Origin and domestication of the fungal wheat pathogen Mycosphaerella graminicola via sympatric speciation.

Eva H Stukenbrock1, Søren Banke, Mohammad Javan-Nikkhah, Bruce A McDonald.   

Abstract

The Fertile Crescent represents the center of origin and earliest known place of domestication for many cereal crops. During the transition from wild grasses to domesticated cereals, many host-specialized pathogen species are thought to have emerged. A sister population of the wheat-adapted pathogen Mycosphaerella graminicola was identified on wild grasses collected in northwest Iran. Isolates of this wild grass pathogen from 5 locations in Iran were compared with 123 M. graminicola isolates from the Middle East, Europe, and North America. DNA sequencing revealed a close phylogenetic relationship between the pathogen populations. To reconstruct the evolutionary history of M. graminicola, we sequenced 6 nuclear loci encompassing 464 polymorphic sites.
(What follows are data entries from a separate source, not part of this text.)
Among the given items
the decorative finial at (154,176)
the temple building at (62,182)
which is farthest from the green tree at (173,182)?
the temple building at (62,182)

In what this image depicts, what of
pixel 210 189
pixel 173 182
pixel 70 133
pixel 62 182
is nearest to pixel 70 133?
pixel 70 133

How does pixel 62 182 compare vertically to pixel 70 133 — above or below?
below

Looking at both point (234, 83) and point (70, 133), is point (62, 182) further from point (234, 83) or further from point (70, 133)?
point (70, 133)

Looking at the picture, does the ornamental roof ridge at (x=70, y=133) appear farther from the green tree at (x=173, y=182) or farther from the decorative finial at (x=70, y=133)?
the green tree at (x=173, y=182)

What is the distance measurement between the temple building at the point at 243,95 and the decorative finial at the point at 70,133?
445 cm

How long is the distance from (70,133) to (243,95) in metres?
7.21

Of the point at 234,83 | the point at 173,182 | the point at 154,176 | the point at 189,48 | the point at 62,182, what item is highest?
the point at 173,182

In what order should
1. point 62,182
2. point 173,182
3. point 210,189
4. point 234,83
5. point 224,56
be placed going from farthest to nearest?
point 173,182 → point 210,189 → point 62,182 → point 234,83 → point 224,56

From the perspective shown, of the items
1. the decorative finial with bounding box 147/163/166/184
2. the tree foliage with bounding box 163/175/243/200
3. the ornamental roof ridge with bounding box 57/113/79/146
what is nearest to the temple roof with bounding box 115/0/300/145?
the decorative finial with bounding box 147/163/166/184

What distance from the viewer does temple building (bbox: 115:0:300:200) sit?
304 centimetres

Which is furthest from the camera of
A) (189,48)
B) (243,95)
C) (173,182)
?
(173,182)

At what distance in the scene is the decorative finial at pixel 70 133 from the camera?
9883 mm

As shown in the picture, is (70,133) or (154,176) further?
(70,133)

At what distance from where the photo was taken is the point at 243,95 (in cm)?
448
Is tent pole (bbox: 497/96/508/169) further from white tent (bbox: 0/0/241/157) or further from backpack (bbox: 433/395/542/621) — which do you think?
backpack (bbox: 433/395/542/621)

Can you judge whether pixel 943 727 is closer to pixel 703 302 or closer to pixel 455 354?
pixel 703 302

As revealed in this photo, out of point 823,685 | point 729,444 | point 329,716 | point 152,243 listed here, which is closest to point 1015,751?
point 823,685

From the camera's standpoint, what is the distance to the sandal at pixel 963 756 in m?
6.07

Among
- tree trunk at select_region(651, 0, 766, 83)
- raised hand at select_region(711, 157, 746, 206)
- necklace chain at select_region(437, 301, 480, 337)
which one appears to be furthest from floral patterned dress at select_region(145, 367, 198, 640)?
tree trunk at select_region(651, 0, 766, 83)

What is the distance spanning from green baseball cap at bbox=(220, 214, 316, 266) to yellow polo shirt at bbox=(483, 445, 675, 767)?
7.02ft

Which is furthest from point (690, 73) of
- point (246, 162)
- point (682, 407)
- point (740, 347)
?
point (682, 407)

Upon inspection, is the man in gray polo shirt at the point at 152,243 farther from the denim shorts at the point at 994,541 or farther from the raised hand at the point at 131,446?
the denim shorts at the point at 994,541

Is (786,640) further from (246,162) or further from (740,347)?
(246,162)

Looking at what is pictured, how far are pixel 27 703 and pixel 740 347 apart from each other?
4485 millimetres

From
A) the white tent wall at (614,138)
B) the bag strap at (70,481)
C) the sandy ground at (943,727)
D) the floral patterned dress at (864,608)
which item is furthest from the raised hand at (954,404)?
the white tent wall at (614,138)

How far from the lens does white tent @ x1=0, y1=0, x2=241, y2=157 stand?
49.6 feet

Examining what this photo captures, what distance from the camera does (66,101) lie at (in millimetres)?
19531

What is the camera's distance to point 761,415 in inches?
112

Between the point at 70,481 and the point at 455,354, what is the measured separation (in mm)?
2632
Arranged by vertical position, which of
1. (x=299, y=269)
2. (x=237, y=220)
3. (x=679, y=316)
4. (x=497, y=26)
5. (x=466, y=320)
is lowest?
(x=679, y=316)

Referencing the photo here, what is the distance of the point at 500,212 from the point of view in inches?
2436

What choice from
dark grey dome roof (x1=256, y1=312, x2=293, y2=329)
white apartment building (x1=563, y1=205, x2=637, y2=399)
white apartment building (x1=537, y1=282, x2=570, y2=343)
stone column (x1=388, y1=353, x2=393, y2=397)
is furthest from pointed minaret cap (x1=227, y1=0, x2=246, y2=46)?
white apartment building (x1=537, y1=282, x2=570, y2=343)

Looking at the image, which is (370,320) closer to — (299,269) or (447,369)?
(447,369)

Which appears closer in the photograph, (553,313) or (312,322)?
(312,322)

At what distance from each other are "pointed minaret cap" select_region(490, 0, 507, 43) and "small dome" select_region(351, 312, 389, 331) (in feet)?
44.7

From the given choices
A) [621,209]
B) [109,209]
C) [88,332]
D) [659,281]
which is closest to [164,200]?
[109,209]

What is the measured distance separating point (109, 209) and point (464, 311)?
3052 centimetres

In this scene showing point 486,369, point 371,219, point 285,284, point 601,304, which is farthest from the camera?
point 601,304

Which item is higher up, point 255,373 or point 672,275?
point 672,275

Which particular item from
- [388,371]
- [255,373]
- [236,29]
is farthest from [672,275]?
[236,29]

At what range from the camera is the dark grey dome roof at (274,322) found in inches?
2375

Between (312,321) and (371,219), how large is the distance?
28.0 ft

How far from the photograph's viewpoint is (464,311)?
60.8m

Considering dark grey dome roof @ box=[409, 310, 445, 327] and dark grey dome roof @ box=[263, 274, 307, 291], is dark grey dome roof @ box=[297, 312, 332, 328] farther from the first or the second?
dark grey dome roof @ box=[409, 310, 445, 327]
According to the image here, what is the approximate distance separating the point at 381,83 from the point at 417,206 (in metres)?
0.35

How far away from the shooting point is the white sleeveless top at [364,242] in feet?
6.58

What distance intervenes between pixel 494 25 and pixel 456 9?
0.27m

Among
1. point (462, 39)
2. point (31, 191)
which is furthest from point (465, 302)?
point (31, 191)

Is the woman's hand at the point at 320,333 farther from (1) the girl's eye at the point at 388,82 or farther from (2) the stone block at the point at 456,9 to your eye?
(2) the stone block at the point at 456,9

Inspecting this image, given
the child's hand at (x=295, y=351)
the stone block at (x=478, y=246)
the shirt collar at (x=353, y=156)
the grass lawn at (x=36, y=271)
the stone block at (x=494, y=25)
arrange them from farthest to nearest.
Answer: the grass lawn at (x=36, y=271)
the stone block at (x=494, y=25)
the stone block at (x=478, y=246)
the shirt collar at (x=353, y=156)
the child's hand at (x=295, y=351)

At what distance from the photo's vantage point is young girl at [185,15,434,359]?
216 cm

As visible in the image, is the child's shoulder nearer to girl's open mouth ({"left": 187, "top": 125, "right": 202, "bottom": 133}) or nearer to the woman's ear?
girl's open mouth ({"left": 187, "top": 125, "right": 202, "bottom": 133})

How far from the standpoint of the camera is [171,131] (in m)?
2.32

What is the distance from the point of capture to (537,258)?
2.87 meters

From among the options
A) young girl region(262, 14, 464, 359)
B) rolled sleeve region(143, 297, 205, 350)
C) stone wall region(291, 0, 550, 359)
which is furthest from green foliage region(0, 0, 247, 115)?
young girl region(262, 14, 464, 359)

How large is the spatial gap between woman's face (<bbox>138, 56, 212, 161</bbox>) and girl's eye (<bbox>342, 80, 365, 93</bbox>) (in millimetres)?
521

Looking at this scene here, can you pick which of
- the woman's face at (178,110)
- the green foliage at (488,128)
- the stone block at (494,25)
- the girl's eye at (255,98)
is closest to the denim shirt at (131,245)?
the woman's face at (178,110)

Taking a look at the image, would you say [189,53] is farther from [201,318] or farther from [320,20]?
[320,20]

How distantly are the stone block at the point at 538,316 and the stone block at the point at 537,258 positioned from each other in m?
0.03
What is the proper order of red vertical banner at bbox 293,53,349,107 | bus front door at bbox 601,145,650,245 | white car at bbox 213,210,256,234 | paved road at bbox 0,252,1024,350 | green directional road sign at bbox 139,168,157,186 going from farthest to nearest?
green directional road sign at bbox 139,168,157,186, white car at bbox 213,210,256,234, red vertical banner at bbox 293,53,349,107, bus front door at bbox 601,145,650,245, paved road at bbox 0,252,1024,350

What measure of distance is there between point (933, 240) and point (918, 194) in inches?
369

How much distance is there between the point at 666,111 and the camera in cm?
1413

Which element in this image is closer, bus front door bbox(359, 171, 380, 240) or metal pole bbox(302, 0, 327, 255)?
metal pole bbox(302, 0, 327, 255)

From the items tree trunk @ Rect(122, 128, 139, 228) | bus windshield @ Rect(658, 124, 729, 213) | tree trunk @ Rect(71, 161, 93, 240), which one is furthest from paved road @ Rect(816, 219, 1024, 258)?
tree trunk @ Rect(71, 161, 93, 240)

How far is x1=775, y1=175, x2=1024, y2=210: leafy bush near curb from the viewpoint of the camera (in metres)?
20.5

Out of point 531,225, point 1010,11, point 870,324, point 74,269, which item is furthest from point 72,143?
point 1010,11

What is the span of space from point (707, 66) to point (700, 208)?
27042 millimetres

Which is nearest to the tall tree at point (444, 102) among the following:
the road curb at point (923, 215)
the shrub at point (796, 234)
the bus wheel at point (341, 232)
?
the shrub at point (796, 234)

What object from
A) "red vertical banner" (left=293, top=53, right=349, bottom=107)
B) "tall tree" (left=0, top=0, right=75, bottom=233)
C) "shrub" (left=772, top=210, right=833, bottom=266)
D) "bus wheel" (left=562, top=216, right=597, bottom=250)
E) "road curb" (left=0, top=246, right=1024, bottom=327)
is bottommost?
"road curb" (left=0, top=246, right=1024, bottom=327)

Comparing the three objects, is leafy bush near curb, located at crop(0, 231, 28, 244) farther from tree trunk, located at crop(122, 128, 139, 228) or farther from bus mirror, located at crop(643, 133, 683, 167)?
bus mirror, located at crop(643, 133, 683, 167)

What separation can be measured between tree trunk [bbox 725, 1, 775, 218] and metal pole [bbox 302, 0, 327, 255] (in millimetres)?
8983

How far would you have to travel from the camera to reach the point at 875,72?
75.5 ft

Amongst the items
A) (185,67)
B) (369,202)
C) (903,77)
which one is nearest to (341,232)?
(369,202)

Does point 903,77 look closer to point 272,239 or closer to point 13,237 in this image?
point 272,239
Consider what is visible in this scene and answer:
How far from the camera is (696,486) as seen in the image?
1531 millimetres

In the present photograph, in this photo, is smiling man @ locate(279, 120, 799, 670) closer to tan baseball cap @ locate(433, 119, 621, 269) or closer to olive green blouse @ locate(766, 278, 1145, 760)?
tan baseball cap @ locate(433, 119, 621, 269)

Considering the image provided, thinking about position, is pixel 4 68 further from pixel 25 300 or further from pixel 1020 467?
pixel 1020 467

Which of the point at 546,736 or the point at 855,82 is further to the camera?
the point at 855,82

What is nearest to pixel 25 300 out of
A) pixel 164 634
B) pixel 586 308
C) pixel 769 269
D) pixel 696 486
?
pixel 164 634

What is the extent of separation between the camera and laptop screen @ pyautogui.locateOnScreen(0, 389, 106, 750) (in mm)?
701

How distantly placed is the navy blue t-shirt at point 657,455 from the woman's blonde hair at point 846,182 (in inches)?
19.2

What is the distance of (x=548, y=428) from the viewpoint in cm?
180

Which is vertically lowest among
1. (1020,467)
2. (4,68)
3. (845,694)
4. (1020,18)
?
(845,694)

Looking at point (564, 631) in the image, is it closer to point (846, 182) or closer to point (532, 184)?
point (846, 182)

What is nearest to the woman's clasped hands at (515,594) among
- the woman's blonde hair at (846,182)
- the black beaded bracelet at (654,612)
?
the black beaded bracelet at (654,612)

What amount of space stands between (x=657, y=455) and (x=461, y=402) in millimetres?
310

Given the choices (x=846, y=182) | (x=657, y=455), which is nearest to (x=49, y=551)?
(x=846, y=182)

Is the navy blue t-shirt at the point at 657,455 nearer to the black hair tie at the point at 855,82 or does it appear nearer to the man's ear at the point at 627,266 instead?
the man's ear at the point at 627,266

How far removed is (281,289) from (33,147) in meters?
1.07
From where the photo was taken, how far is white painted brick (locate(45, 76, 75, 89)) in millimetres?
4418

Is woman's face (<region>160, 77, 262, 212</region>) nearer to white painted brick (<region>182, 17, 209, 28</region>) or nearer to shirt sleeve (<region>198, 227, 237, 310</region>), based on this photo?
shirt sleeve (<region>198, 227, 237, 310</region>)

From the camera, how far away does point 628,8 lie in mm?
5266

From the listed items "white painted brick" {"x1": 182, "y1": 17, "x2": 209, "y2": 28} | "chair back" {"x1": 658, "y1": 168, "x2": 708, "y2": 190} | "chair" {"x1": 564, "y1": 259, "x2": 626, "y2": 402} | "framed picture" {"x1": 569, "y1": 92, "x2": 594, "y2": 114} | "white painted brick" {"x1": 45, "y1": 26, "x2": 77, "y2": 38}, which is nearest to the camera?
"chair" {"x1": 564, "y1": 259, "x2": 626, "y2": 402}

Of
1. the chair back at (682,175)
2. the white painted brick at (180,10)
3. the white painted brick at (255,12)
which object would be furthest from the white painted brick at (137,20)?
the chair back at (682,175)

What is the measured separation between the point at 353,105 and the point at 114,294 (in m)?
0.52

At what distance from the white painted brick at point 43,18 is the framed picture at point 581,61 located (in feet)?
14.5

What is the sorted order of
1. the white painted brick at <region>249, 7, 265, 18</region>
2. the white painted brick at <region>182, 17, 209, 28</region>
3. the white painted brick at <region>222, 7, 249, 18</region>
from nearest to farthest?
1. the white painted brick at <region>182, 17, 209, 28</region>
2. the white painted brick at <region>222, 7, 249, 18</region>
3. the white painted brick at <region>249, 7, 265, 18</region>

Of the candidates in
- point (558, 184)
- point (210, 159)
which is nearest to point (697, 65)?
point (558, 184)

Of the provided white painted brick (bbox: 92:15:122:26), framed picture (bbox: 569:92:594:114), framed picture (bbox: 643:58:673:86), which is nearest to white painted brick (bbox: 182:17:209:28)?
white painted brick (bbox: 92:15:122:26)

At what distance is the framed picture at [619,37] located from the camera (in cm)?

Coalescence analyses indicated a relatively recent origin of M. graminicola, coinciding with the known domestication of wheat in the Fertile Crescent around 8,000-9,000 BC. The sympatric divergence of populations was accompanied by strong genetic differentiation. At the present time, no genetic exchange occurs between pathogen populations on wheat and wild grasses although we found evidence that gene flow may have occurred since genetic differentiation of the populations.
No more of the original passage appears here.